Chequers · 18/04/2008 14:46

Message withdrawn

Anna8888 · 18/04/2008 14:48

The kind of mother we are discussing isn't interested in parenting so she isn't on MN.

I do have an example close to home - my partner's ex . He wonders why she had children.

Oblomov · 18/04/2008 14:48

Yes chequers, that is true.

Chequers · 18/04/2008 14:51

Message withdrawn

Squiffy · 18/04/2008 14:52

Chequers, you ask how many of us fall into the category of working as an option and not a necessity, and wonder that there are no posters other than Xenia to whom this might apply.

There are plenty of us here, but to be honest it generally pointless to try to respond with any kind of intellectual rigour because you just find yourself asking why you bother? No-one is going to change their views....

FWIW I see that Sweden has encouraged women in careers, has enshrined in law that certain % of female representation is required across industry and politics (since 1972), and sees virtually ALL children going into childcare at a young age (and certainly well before the cut-off point where the likes of Biddulph claim 'Mental Health Problems' will occur. Yet Sweden does not seem to be overflowing with problems and teenagers run riot. Amazing, that.

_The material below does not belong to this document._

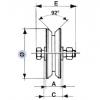 Rad für Schiebetore 2 Kugellager Throat V Verschiedene Durchmesser IBFM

I also saw in the Rowntree report which everyone has been quoting that the authors had to admit that Fathers working long hours ALSO had a detrimental effect. They also found there were socio-economic factors skewing the results. They found "a strong positive association between the parents' occupational status and subsequent A-level attainment" But it obviously didn't suit them to harp on about this bit.

I also happen to feel that if you are looking at what your children need then you are somewhat lazy if you don't factor into that consideration the need for the best education that you can possibly afford them (be it state in a 'good' area with expensive housing, or private), as well as any number of other benefits that might accrue. But no, it comes down to a slanging match of "I'm right you're wrong". Every single time.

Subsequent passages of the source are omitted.